Your task: Write out all the entries word for word and omit any pictures.

━━━━━ Exercise data

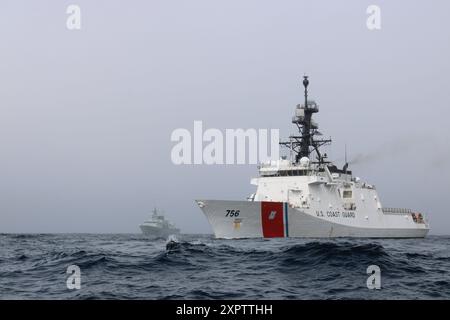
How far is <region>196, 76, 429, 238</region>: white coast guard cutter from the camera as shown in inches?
1369

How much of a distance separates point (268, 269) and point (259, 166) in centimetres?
2854

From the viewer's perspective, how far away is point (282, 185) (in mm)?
40438

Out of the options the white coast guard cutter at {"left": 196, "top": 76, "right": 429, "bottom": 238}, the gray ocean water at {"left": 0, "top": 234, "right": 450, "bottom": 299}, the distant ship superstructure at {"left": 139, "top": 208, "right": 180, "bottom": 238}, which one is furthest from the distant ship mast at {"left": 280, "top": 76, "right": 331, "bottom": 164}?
the distant ship superstructure at {"left": 139, "top": 208, "right": 180, "bottom": 238}

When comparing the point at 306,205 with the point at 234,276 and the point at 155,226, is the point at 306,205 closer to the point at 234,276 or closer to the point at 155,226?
the point at 234,276

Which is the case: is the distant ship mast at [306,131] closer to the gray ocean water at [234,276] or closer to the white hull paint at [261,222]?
the white hull paint at [261,222]

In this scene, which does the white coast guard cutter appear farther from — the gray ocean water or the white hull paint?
the gray ocean water

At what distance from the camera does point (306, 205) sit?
3781cm

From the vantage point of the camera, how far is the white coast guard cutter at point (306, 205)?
34.8 meters

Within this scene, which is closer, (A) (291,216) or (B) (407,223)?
(A) (291,216)

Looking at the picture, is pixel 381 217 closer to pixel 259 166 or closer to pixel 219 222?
pixel 259 166

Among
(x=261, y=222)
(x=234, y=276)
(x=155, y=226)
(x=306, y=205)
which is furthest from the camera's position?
(x=155, y=226)

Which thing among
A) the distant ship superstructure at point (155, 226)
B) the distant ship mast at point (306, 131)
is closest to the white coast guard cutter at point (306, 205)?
the distant ship mast at point (306, 131)

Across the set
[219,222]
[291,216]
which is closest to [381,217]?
[291,216]

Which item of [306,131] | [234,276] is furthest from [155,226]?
[234,276]
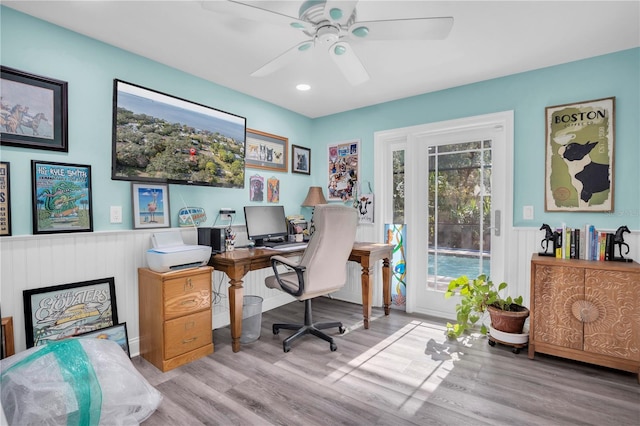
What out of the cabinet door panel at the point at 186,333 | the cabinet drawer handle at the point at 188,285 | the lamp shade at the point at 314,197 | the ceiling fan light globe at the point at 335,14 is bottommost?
the cabinet door panel at the point at 186,333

━━━━━━━━━━

Answer in full:
How far is <region>196, 76, 429, 238</region>: white coast guard cutter from the camera as shown in inches?
1369

How much of a distance separates point (268, 269) and point (259, 166) in centimetres?
2854

From the viewer's perspective, how far away is point (282, 185) (in mm)?
40438

Out of the options the white coast guard cutter at {"left": 196, "top": 76, "right": 429, "bottom": 238}, the gray ocean water at {"left": 0, "top": 234, "right": 450, "bottom": 299}, the distant ship superstructure at {"left": 139, "top": 208, "right": 180, "bottom": 238}, which one is furthest from the distant ship mast at {"left": 280, "top": 76, "right": 331, "bottom": 164}?
the distant ship superstructure at {"left": 139, "top": 208, "right": 180, "bottom": 238}

When comparing the point at 306,205 with the point at 234,276 and the point at 155,226, is the point at 306,205 closer to the point at 234,276 or closer to the point at 155,226?
the point at 234,276

Which is the case: is the distant ship mast at [306,131] closer to the gray ocean water at [234,276] or closer to the white hull paint at [261,222]?
the white hull paint at [261,222]

In this scene, which does the white coast guard cutter appear farther from — the gray ocean water or the white hull paint?
the gray ocean water

At what distance from the camera does point (306, 205) sit?
3781cm

From the vantage point of the camera, how far is the white coast guard cutter at point (306, 205)?
34.8 meters

Within this scene, which is closer, (A) (291,216) or (B) (407,223)?
(A) (291,216)

Looking at the picture, is pixel 381 217 closer to pixel 259 166 or closer to pixel 219 222?
pixel 259 166

Among
(x=261, y=222)
(x=234, y=276)
(x=155, y=226)
(x=306, y=205)
which is furthest from the camera's position?
(x=155, y=226)

Which thing among
A) the distant ship superstructure at point (155, 226)
B) the distant ship mast at point (306, 131)
is closest to the white coast guard cutter at point (306, 205)?
the distant ship mast at point (306, 131)

Across the set
[219,222]
[291,216]
which is closest to [381,217]?
[291,216]

Which item of [306,131] | [234,276] is furthest from [155,226]?
[234,276]
What out of the cabinet door panel at the point at 186,333 | the cabinet drawer handle at the point at 188,285 | the lamp shade at the point at 314,197 | the ceiling fan light globe at the point at 335,14 is bottommost?
the cabinet door panel at the point at 186,333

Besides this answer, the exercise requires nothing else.